There is no hardship in imposing this limitation. The pursuer abstained from marrying the child's mother during the three and a-half years that the child lived; and if he has thereby lost rights which he would otherwise have possessed as the father of a child lawfully begotten, he had himself to blame. The nature and basis of the pursuer's claim makes this all the more clear. How could a claim which depends on reciprocity of rights and obligations between parent and child ( Clarke v. Carphin Coal Company, Limited, 18 Ret. (H.L.) 63) be reared up after reciprocity had become impossible through the death of one of the parties?

It remains to notice the old case of Crawford's Trustees v. Hart's Relict, M. 12,698 (January 20, 1802). The question was between the widow claiming terce and the husband's trustees. Now, at the date when the claim for terce arose the widow had been lawfully married and was the mother of lawful children by her deceased husband. I do not see how the Court could have arrived at any other decision. In the eye of the law the children were lawfully begotten as if they had been born in wedlock, and the interests of third parties, that is, parties other than the husband's representatives and the children of the marriage, were not affected. The heir-at-law, who owed his legitimacy to the marriage, could not have challenged his mothers right to terce, and equally, I apprehend, the husband's trustees could not question it.

In the opinion of the minority in Kerr v. Martin, 2 D. 767, the following passage occurs—“Indeed, there must be a fiction of some kind in every view of the matter, for how are children to become legitimate so as to be accounted equally so with others afterwards born in lawful wedlock, or born previously of a lawful marriage, except by some fiction or presumption of the law by which the subsequent marriage obliterates the stain on their birth, and makes for them a status of actual and full legitimacy which does not exist by the natural course of things.” I am disposed to accept this, with the qualification that the fiction is not inflexible. It yields to and will not be applied so as to defeat vested rights. Lord Gillies says, in the case of Rose v. Ross, 5 S. 649—“It is an invariable maxim that no fiction shall extend to work an injury. But on the other hand it may be held to be a general maxim that a fiction shall be so far extended as to accomplish its object, and to work out the rule with a view to which it was adopted.” The solution of such questions is to be found in reconciling these maxims.

Now when this claim, which is made against third parties, emerged, the pursuer had no title to sue, and the defender's right of immunity from any claim at the pursuer's instance was as fully vested in them at the date of the marriage as was the right of priority vested in the children of the intervening marriage in the case of Kerr v. Martin. It may sound strange to speak of a vested right not to be sued in respect of what I assume to have been a civil wrong, but that phrase expresses the defenders' position with sufficient accuracy. When the child was killed there was no one who in the eye of the law had suffered a legal wrong through her death, and was thus entitled to sue the defenders.

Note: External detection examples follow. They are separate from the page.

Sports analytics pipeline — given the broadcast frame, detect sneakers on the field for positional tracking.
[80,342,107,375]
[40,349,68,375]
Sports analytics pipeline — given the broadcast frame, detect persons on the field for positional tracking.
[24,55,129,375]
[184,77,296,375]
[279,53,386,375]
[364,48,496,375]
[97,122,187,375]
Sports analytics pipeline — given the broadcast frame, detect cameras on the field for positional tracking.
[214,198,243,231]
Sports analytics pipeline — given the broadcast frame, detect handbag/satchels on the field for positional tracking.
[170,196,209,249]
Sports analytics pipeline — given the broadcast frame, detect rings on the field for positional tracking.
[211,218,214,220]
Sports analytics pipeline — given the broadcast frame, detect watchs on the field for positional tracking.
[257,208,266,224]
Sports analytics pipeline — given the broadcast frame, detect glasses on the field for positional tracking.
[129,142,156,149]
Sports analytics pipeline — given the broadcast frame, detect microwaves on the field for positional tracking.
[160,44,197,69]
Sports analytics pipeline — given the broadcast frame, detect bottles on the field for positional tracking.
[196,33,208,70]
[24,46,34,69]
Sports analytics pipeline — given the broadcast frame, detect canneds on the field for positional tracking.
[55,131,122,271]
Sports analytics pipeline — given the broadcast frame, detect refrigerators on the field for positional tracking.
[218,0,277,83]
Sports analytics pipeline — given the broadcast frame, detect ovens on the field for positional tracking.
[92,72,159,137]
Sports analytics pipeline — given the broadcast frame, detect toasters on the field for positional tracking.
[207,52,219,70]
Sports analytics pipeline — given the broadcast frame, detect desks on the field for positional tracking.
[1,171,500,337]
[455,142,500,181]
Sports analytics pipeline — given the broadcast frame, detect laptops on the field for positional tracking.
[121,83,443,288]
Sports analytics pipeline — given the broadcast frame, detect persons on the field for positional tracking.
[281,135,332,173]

I am therefore of opinion that the pursuer has no title to sue, and on that ground that the Sheriff-Substitute's judgment should be affirmed.

Lord Young was absent.

The Court dismissed the appeal, affirmed the interlocutor appealed against, of new dismissed the action, and decerned.

Counsel:

Counsel for the Pursuer— John Wilson, K.C.— J. W. Forbes. Agent— William Finlay, W.S.

Counsel for the Defender M'Gregor— Salvesen, K.C.— D. Anderson. Agent— J. S. M'Culloch, W.S.

Counsel for the Defenders Walker and Cairns— Salvesen, K.C.— Crurie Steuart. Agents— Coutts & Palfrey, S.S.C.